Malioboro yang indah, dipagi menjelang siang, sang surya mulai bergerak meninggi. Udara segar masih sangat terasa, jalan raya tak henti dipenuhi kendaraan yang lalu lalang. Orang-orang berjalan ramai disepanjang trotoar nan indah, tak ketinggalan para pedagang kaki lima sibuk melayani pembeli.
Ketiga pelancong itu tengah duduk santai diatas kursi yang ada disekitar trotoar, trotoar disepanjang malioboro ini tampak indah karena laksana taman saja. Tio, Adnan, Udin baru saja selsai melahap bubur ayam untuk mengisi energi mereka yang ternyata tak cukup sekedar roti yang tadi mereka makan.
Seperti biasa, mereka berbincang seru tentang kekaguman mereka akan bumi yogya yang sekarang mereka injak. Kepulan asap rokok keretek tak henti mengepul-ngepul dari bibir mereka. Dan mata ketiganya tengah jelalatan menikmati suasana sekitar. “hari ini rencananya gimana?” tanya Udin.
“kita habiskan sepanjang hari ini di sepanjang jalan malioboro aja, kan katanya dari sini jalan terus akan sampai alun-alun.” Kata Adnan. Tio yang asik dengan rokoknya hanya mengangguk setuju.
Merekapun melangkahkan kaki kembali melanjutkan petualangan yang baru dimulai itu. Mesisir jalanan panjang malioboro yang eksotis dan penuh pemandangan indah. Tapi tak lama langkah mereka terhenti disebuah plang tinggi yang memuat peta kota yogya. Mereka langsung menatapnya melihat setiap lekukan garis dimuka peta tentang bumi sejarah itu.
Beberapa orang yang melintas melirik ketiga pelancong itu. Bagi warga pribumi, melihat wisatawan bukan sesuatu yang aneh, tiap hari wisatawan lokal maupun asing mudah mereka jumpai disepanjang jalan malioboro itu. Tapi tatapan kali ini berbeda, mata mereka tidak memandang ketiga pelancong itu sebagai para wisatawan, melainkan tiga pemuda berandal.
Bagaimana tidak, ketiganya memang lebih mirip brandal ketimbang wisatawan. Lihat saja Adnan, selain pakaian switer hitam bergambar tengkoraknya dan celana bolong-bolong, tindik di dagu serta gaya rambut metalnya tak ayal membuat penilaian orang menjadi aneh. Tak kalah dari Adnan, Udin pun tampil garang dengan celana bolong-bolong, kaos oblong hitam, dan deretan tindik dikedua telinganya. Praktis hanya Tio yang bergaya biasa saja, tapi tubuh jangkis nya tetap membuat orang menilai minus padanya.

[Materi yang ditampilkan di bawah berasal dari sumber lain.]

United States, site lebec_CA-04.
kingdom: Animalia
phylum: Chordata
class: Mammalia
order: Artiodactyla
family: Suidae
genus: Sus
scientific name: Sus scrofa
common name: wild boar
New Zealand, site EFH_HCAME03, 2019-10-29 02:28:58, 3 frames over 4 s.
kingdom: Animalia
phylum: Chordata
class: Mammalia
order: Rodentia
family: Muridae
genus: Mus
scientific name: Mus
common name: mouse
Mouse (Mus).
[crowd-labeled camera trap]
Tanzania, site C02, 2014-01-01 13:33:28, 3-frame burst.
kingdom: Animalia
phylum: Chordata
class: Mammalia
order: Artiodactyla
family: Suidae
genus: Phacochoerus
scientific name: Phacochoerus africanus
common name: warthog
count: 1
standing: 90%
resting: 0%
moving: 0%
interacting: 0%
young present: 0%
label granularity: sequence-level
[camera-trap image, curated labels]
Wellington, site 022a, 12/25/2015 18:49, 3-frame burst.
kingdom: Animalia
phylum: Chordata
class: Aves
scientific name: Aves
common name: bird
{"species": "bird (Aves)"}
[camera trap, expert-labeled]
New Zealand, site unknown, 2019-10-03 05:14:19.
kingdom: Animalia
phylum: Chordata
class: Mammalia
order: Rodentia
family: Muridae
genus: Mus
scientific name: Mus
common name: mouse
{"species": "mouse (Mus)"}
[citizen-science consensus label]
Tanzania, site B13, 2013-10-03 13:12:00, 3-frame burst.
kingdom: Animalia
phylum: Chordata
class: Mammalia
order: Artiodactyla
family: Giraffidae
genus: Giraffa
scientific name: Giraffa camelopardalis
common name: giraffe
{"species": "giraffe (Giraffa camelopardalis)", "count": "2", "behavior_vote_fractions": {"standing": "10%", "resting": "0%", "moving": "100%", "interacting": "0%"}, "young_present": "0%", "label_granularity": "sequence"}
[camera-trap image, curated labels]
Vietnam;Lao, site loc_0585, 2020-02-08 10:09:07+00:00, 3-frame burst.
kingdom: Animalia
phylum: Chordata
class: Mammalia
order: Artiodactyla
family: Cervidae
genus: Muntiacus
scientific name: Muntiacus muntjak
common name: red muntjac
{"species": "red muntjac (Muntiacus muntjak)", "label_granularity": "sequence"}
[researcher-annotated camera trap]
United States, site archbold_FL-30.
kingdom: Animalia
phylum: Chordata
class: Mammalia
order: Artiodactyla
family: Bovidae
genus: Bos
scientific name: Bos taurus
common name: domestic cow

Tio menangkap tatapan orang-orang itu selintas. Baginya tatapan itu bukan untuk pertama kalinya, dikampus sering juga ia menemukan tatapan persis seperti yang sekarang ia lihat terhadap kedua temannya itu. Tio memaklum prasangka itu, karena prasangka seperti itu juga yang pernah tio rasakan saat pertama kali bertemu dengan Adnan dan Udin. Tapi prasangka itu sirna, setelah lama mengenal keduanya, siapa sangka Adnan dengan gayanya itu adalah seorang mantan ketua OSIS di SMA nya dulu, ia memiliki kecerdasan luar biasa. Dan siapa sangka, Udin dengan tindik ditelingnya itu adalah seorang pejuang kehidupan, ia sejak SMA sampai kuliah sekarang membiayai dirinya sendiri tanpa meminta kepada orangtua, bahkan adiknya yang duduk dibangku SD, udin-lah yang membiayayainya.
***
Ketiganya melanjutkan langkah-langkah kakinya. Sepanjang mata memandang, yang mereka temukan adalah kekaguman dan kekaguman. Bagaimana tidak, selain bangunan-bangunan yang clasik itu, aroma moderen tetap terasa, gabungan keduanya menjadi pesona yang penuh seni. Sementara para pedagang kaki lima berbaris rapih sepanjang trotor tanpa mengganggu laju pejalan kaki atau kendaraan dijalan raya.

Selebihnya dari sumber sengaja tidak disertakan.